CBR: How did this project for DC Black Label all come about?
>Stjepan Šeji?: Initially, it started as most of my projects start: with a bunch of character explorations and sketches kind of grasping the idea of the character. Through that, the concept was born and through that concept this story was born with an outline of Harleen Quinzel as sort of a life story; a Greek tragedy in three acts, pretty much. Once I had that figured out, I wrote a basic pitch idea and I asked my editor at the time, Andy Khouri, what was my process for pitching books to DC and he helped me figure out how to do the pitch and, at the final stage of it all, I decided to do the last seven pages of the first issue as a fully sketched out and lettered sample for DC editorial to take a look at.
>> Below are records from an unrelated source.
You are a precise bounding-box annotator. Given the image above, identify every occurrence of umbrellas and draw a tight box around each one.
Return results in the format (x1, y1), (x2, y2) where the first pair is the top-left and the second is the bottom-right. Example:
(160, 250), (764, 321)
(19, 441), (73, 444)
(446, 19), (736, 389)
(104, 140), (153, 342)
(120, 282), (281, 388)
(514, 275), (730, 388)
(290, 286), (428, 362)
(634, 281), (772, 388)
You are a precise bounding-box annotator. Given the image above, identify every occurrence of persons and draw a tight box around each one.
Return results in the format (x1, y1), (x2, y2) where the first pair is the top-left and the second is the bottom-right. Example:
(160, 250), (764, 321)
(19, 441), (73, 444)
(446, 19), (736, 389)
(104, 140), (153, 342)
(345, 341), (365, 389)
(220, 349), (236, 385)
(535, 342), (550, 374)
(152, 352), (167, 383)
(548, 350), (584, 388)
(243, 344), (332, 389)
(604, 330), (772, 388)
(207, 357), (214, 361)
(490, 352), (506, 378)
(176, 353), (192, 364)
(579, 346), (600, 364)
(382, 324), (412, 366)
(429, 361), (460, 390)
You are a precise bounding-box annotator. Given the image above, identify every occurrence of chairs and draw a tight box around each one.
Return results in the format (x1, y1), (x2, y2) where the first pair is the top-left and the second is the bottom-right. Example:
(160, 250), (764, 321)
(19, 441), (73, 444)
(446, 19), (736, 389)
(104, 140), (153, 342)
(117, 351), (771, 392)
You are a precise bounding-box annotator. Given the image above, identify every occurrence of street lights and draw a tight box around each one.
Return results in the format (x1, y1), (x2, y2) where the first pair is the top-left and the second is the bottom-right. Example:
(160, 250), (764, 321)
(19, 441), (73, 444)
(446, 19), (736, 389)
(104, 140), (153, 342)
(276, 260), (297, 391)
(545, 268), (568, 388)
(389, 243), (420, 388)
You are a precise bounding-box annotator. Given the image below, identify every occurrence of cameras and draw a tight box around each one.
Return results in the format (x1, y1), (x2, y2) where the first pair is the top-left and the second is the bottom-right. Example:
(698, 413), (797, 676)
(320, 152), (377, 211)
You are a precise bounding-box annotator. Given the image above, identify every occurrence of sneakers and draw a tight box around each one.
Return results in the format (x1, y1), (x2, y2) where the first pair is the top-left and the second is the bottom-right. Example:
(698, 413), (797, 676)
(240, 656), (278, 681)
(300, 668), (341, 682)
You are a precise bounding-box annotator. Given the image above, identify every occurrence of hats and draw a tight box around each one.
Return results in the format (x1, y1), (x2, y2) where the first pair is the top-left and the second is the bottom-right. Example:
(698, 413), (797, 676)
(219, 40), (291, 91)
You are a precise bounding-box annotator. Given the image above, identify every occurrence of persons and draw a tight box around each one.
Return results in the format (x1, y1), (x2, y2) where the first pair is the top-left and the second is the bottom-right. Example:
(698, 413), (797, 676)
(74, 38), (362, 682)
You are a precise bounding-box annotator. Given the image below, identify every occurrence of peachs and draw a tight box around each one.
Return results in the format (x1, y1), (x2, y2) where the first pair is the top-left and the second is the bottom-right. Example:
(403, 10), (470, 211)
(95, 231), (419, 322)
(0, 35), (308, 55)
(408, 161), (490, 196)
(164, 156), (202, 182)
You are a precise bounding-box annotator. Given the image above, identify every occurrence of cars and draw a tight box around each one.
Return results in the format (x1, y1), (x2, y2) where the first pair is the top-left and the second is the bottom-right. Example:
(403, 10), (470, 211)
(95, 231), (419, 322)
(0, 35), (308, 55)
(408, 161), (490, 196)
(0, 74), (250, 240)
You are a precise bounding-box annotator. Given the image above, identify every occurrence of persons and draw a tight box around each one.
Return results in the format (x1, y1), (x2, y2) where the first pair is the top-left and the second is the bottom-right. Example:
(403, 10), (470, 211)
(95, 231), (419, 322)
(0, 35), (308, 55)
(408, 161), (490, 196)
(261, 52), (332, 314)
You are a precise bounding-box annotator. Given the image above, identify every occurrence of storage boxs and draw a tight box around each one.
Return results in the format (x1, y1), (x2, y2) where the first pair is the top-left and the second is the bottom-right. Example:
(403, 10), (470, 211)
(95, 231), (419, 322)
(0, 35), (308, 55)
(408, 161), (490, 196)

Once they saw that, they pretty much okayed it on the spot.
CBR: Something I've noticed across a lot of your work in Sunstone and Witchblade and here in Harleen is that you focus a lot on romance, especially complicated romance. What is it about that theme that you find interesting?
>Complicated romance is interesting to write about. Romance, in general, is an opportunity to depict humanity at its most vulnerable emotional state and the more complicated the romance, the more intense response you can get from your characters; the more intense a story you can write. There's a beauty in writing a romance that's doomed to succeed and there is a different kind of beauty in writing a romance that's doomed to fail.
>That's one of the big things in Harleen, you know it's one of those romances that can't work in the end, you know it doesn't work in the work. However, as a writer, you're facing the challenge of convincing the audience through the eyes of the character why they thought it might, why they thought it might succeed, why Harleen Quinzel thought she could help the Joker, why she could cure him, why she could save him.
>And then, as a reader, you get to find out why it doesn't work.